▶ [Data rows]
◆ ◆ ◆ ◆
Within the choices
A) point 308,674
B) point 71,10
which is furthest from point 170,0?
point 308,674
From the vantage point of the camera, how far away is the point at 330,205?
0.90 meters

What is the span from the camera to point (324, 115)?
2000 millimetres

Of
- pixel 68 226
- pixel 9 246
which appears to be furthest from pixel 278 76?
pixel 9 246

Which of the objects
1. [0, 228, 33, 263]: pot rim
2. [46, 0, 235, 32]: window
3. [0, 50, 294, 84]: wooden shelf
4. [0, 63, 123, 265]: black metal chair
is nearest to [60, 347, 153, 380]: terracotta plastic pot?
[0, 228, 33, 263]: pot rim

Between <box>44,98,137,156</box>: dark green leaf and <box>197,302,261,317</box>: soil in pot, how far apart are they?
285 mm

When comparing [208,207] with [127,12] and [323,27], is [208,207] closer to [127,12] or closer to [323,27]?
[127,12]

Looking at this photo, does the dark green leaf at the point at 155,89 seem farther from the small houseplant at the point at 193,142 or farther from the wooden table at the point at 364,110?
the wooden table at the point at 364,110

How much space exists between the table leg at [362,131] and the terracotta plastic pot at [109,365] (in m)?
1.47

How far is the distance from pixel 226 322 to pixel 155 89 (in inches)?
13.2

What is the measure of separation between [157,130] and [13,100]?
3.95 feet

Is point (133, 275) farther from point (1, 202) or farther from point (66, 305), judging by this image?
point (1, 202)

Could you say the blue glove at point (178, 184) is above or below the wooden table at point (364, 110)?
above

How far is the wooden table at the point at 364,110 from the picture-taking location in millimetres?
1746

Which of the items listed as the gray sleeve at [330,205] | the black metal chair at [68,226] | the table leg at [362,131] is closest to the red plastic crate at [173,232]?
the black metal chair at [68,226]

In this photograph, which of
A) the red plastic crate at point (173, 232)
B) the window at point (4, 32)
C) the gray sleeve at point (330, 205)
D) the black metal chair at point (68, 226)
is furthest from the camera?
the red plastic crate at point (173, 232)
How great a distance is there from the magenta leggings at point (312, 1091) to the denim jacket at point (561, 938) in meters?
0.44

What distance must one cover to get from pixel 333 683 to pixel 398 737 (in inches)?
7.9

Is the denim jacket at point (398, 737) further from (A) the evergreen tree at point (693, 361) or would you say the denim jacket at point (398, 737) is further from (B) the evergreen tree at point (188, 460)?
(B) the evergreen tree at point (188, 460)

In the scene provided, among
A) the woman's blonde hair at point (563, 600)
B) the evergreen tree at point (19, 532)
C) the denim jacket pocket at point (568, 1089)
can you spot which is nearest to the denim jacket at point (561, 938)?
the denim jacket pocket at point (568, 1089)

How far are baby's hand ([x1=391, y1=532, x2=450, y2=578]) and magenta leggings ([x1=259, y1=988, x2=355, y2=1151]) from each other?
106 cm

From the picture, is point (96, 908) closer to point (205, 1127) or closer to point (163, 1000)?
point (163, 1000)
◆ ◆ ◆ ◆
▶ [Exercise prompt]
Starting at the line that contains "Is the denim" and continuing through the last of the rows, render each line as an item in a numbered list, leaving out blank lines.

▶ [Problem solution]
1. Is the denim jacket at point (398, 737) further from (A) the evergreen tree at point (693, 361) or would you say the denim jacket at point (398, 737) is further from (B) the evergreen tree at point (188, 460)?
2. (B) the evergreen tree at point (188, 460)
3. In the scene provided, among
4. A) the woman's blonde hair at point (563, 600)
5. B) the evergreen tree at point (19, 532)
6. C) the denim jacket pocket at point (568, 1089)
7. can you spot which is nearest to the denim jacket at point (561, 938)?
8. the denim jacket pocket at point (568, 1089)
9. How far are baby's hand ([x1=391, y1=532, x2=450, y2=578]) and magenta leggings ([x1=259, y1=988, x2=355, y2=1151]) from each other?
10. 106 cm
11. From the picture, is point (96, 908) closer to point (205, 1127) or closer to point (163, 1000)?
12. point (163, 1000)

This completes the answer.